**Source text**:
==============================

The Tackle: Stack critics can get stuffed

Fans want to be safe when they go to the footy so they shouldn't complain when security is increased, but there is a problem if they feel like they aren't allowed to barrack.

Sydney Stack and Eddie Betts produced a magical moment that should be celebrated and Carlton young gun Charlie Curnow is exciting to watch in full flight.

But questions need to be asked for Ben Stratton's actions.

Mark Robinson reveals what he liked and disliked.

 

DISLIKES

1. WHY THE ANGST ON SECURITY?

Fans are agitated. The AFL says it's done nothing. Yet Marvel Stadium was full of orange coats on Friday and Saturday nights. Surely we can't be angry with increased security, after fights at the footy earlier this year and a nasty brawl after the Western Bulldogs-Carlton game.

That fight started because one fan taunted another, then punches were thrown. A woman was among those on the receiving end. That's exactly why there is increased security - to try to stop these awful incidents.

Remember, demands were made of the AFL, the police and the stadium operators to curb the violence. Now, after more security was put in place to try to discourage the violence - which involves patrolling the aisles - some supporters are demanding security back off. We can't have it both ways.

 

A security guards keeps a watch on the crowd at the Carlton v Western Bulldogs match. Picture: AAP
A security guards keeps a watch on the crowd at the Carlton v Western Bulldogs match. Picture: AAP

 

2. BUT FIND THE MIDDLE GROUND

If security guards are flexing their muscles over fans barracking, we certainly do have a problem. And too many fans are lodging complaints for them to be ignored, or to be without foundation. Faith in the AFL is low.

==============================

**Actions to take**:
A) Copy the football column word for word from "1. WHY THE ANGST" to "it both ways.".
B) According to the football column, which stadium was full of orange coats on Friday and Saturday nights?
The rows that follow have no connection to the football column.

**Data entries**:
==============================

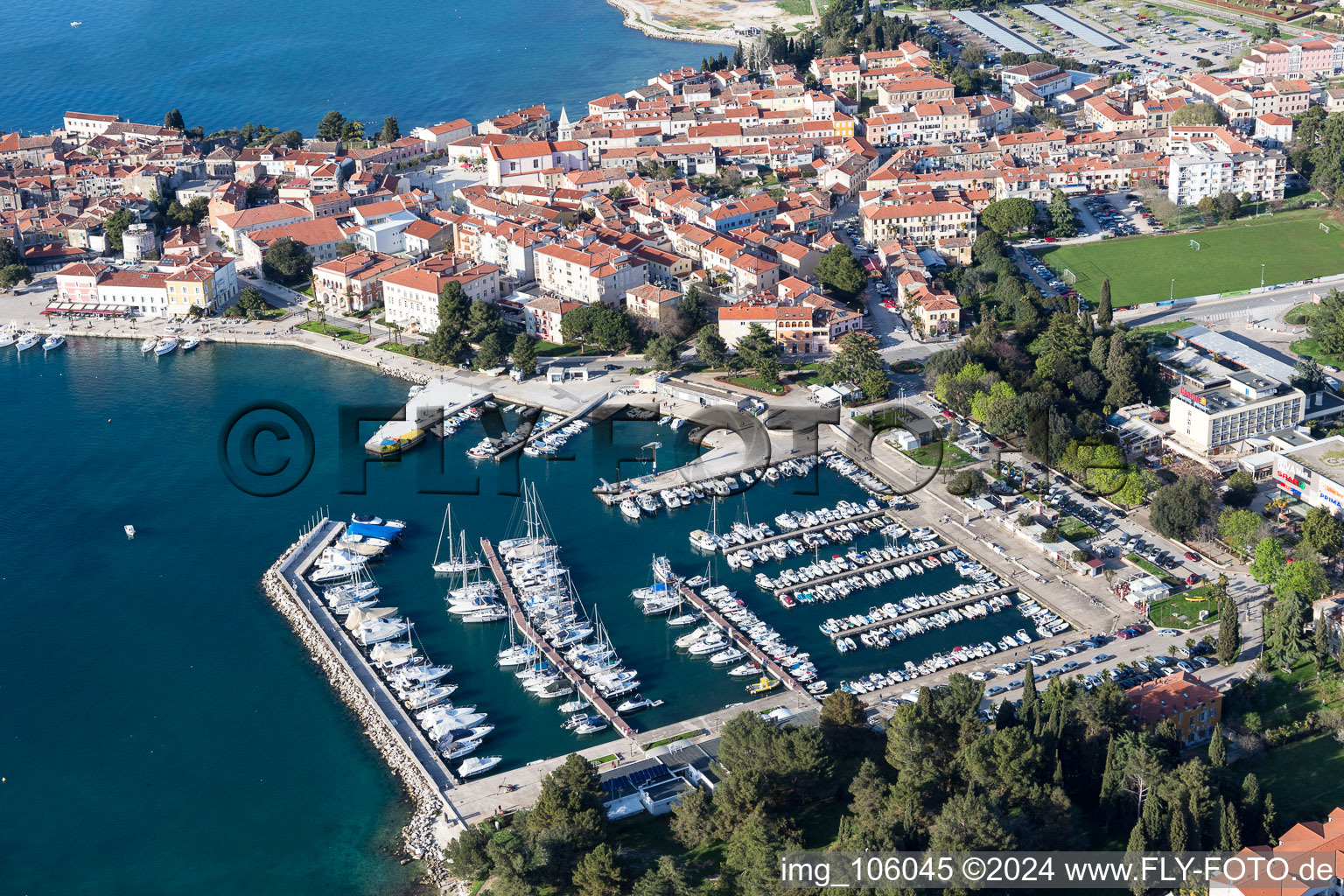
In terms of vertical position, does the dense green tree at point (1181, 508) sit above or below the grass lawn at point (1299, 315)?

==============================

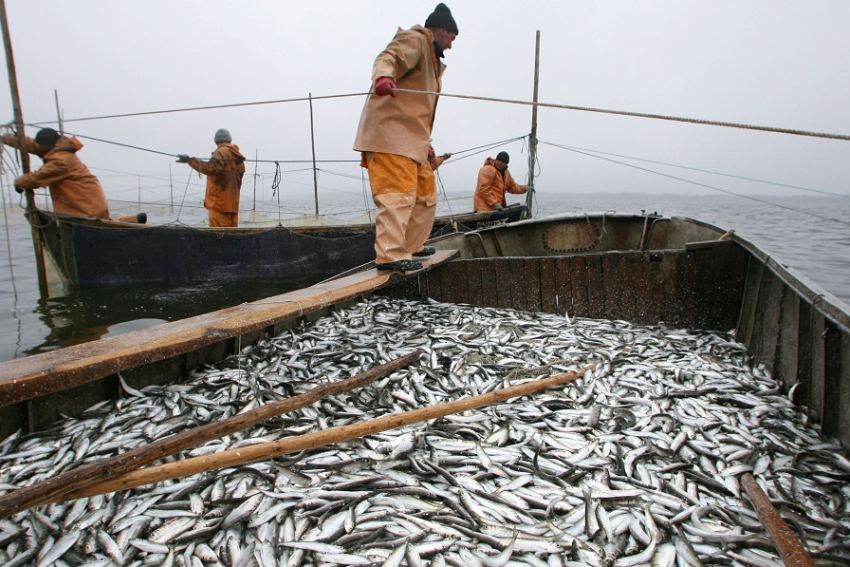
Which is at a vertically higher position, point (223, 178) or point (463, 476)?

==============================

**Solutions for each task**:
A)
1. WHY THE ANGST ON SECURITY?

Fans are agitated. The AFL says it's done nothing. Yet Marvel Stadium was full of orange coats on Friday and Saturday nights. Surely we can't be angry with increased security, after fights at the footy earlier this year and a nasty brawl after the Western Bulldogs-Carlton game.

That fight started because one fan taunted another, then punches were thrown. A woman was among those on the receiving end. That's exactly why there is increased security - to try to stop these awful incidents.

Remember, demands were made of the AFL, the police and the stadium operators to curb the violence. Now, after more security was put in place to try to discourage the violence - which involves patrolling the aisles - some supporters are demanding security back off. We can't have it both ways.

B) Marvel Stadium